Notice what this says about the role of original innovators. If they really want to go to scale, they have to become active facilitators of their own replication. They have to shift from working exclusively as direct doer to taking on at least a partial role as teacher and supporter. They need to package up their model as a systematic, doable intervention (including the systems that make it doable) and “sell” it to those most able to replicate it at scale. They then have to support—often intensively—the successful implementation of the model. For many organizations, this shift from doer to supporter represents a sea change that can be traumatic; innovators must be anticipate and manage it carefully.
As a replicator, there is still plenty of creative work to do in terms of iteration and efficiency, not to mention the kind of top-down policy work required to successfully scale-up of anything. In that sense, everybody gets to innovate.
There may be useful franchising or licensing arrangements to be had here, but whatever. People get way too hung up on that stuff, and intellectual property is largely irrelevant in the social sector anyway: Execution is everything. The important thing is to develop, prove, and scale a model.

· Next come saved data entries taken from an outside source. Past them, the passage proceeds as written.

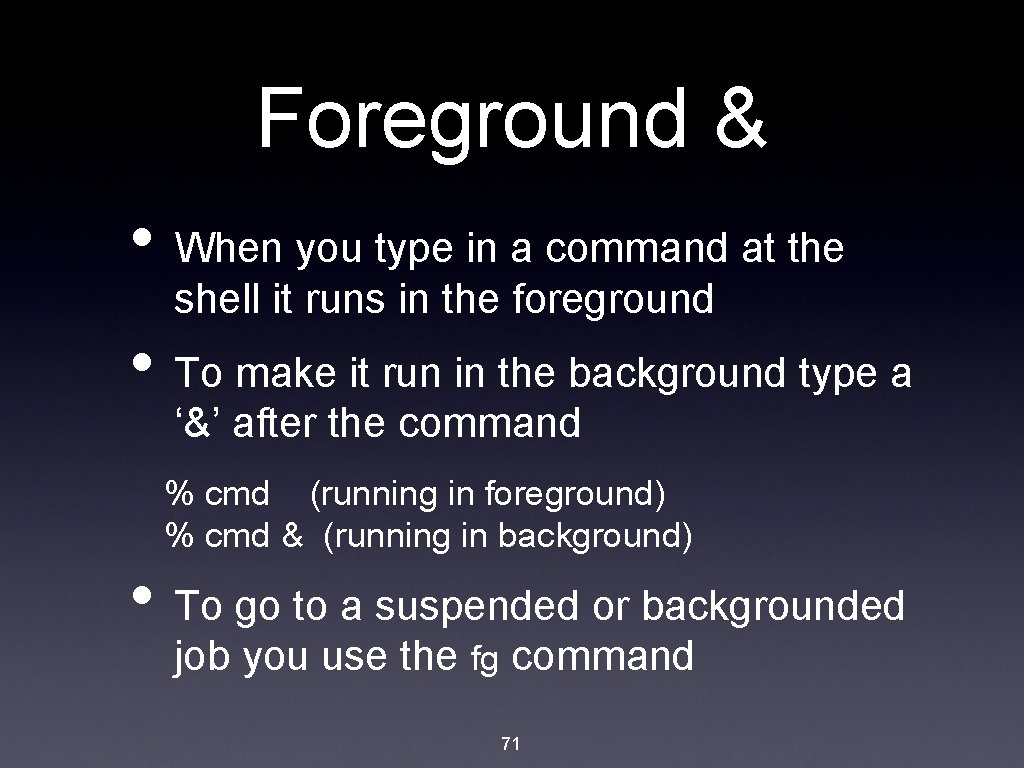 Foreground &

• When you type in a command at the shell it runs in the foreground

• To make it run in the background type a ‘&’ after the command

% cmd (running in foreground)
% cmd & (running in background)

• To go to a suspended or backgrounded job you use the fg command

71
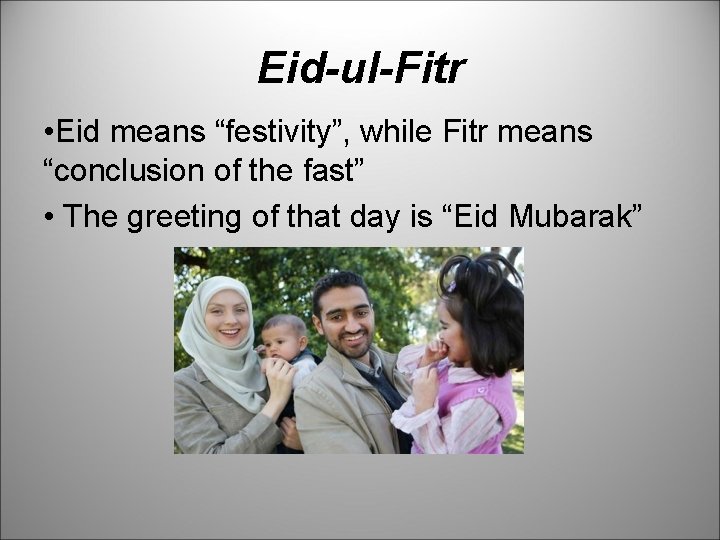 Eid-ul-Fitr

•Eid means “festivity”, while Fitr means “conclusion of the fast”

• The greeting of that day is “Eid Mubarak”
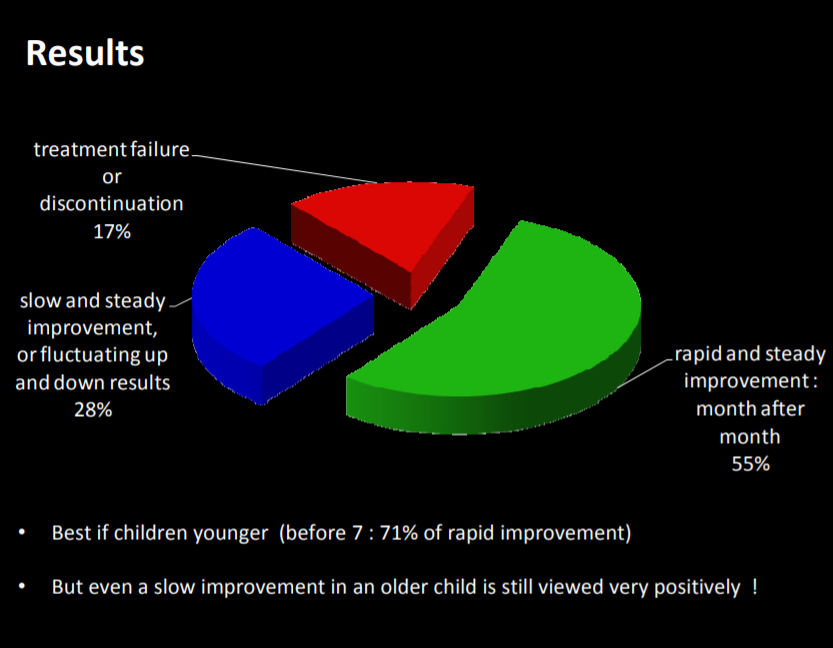 Results

treatment failure or discontinuation 17%

slow and steady improvement, or fluctuating up and down results 28%

rapid and steady improvement : month after month 55%

• Best if children younger (before 7 : 71% of rapid improvement)

• But even a slow improvement in an older child is still viewed very positively !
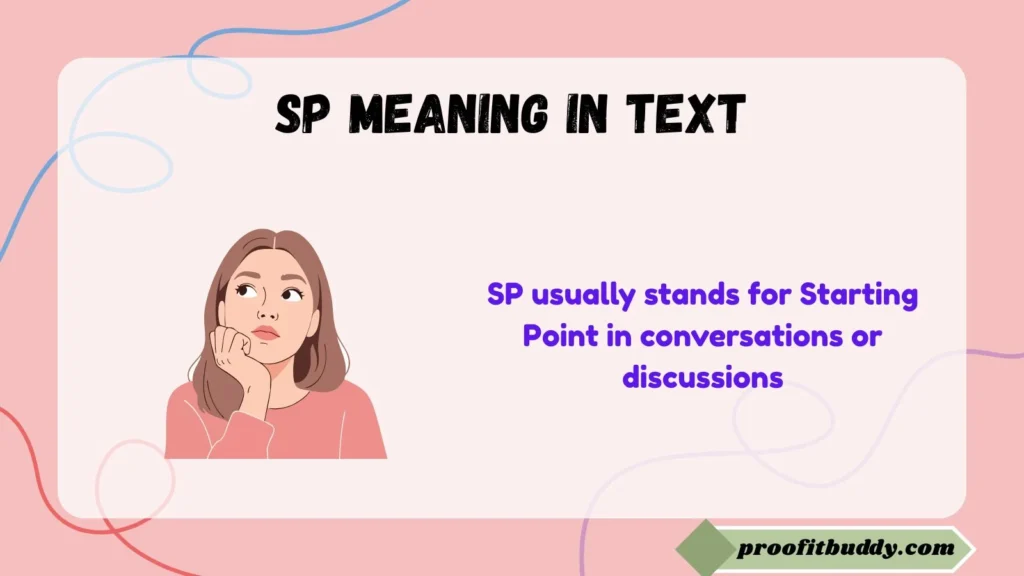 SP MEANING IN TEXT

SP usually stands for Starting Point in conversations or discussions

proofitbuddy.com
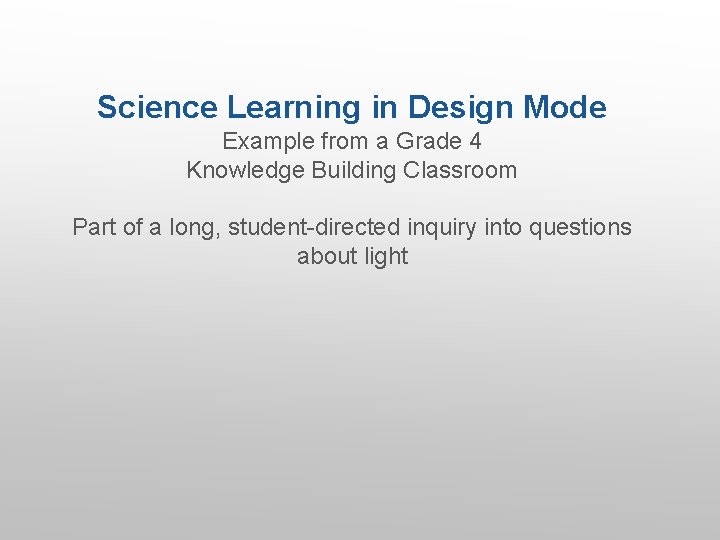 Science Learning in Design Mode
Example from a Grade 4
Knowledge Building Classroom

Part of a long, student-directed inquiry into questions about light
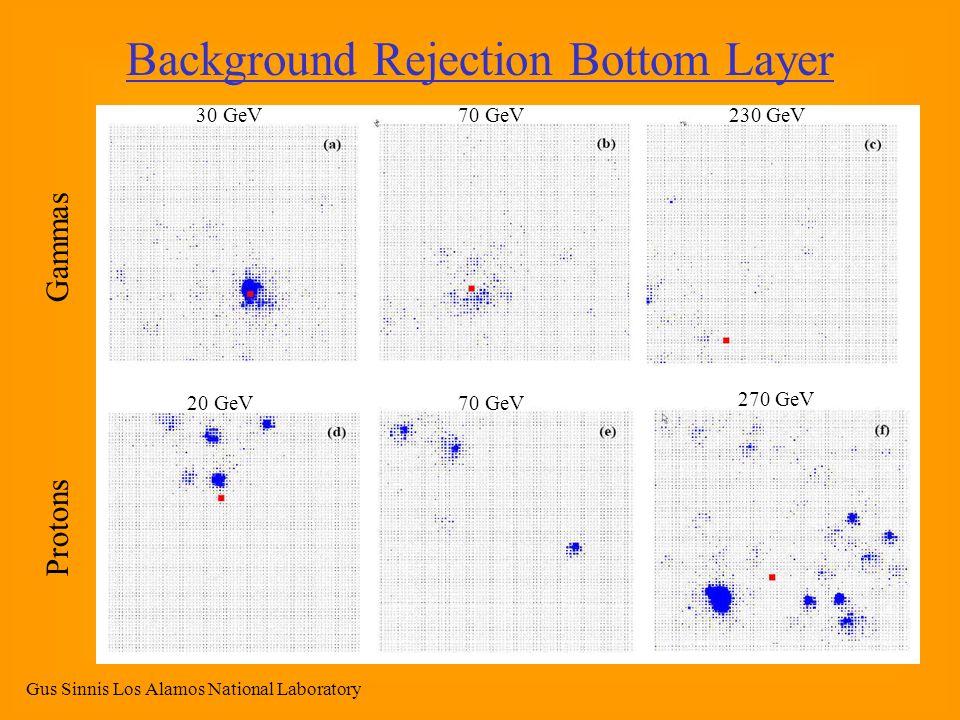 Background Rejection Bottom Layer

Gammas

30 GeV

(a)

70 GeV

(b)

230 GeV

(c)

Protons

20 GeV

(d)

70 GeV

(e)

270 GeV

(f)

Gus Sinnis Los Alamos National Laboratory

Similarly, getting credit—and its obvious role in fundraising—often creates conflict as the work transfers from one doer to another. Get over it. For ventures, having someone else scale up your idea should be your dream. As long as the BINGO doesn’t screw it up, you should be stoked. For BINGOs, it’s rare that anything but good comes from giving credit where it is due. For both, if your communications people are worth what you pay them, they ought to be able to figure out how to authentically market a successful scale-up to your advantage.
Innovation gets all the press and prizes. It shouldn’t. World-changing impact at scale comes from the hard work of high-quality replication. BINGOs can and should do it, and they ought to get the money they need and recognition they deserve. In the long run, innovators and replicators are utterly dependent on each other. Each has to do the thing they do best if we are going to make a serious dent in the problems we’ve all set out to solve.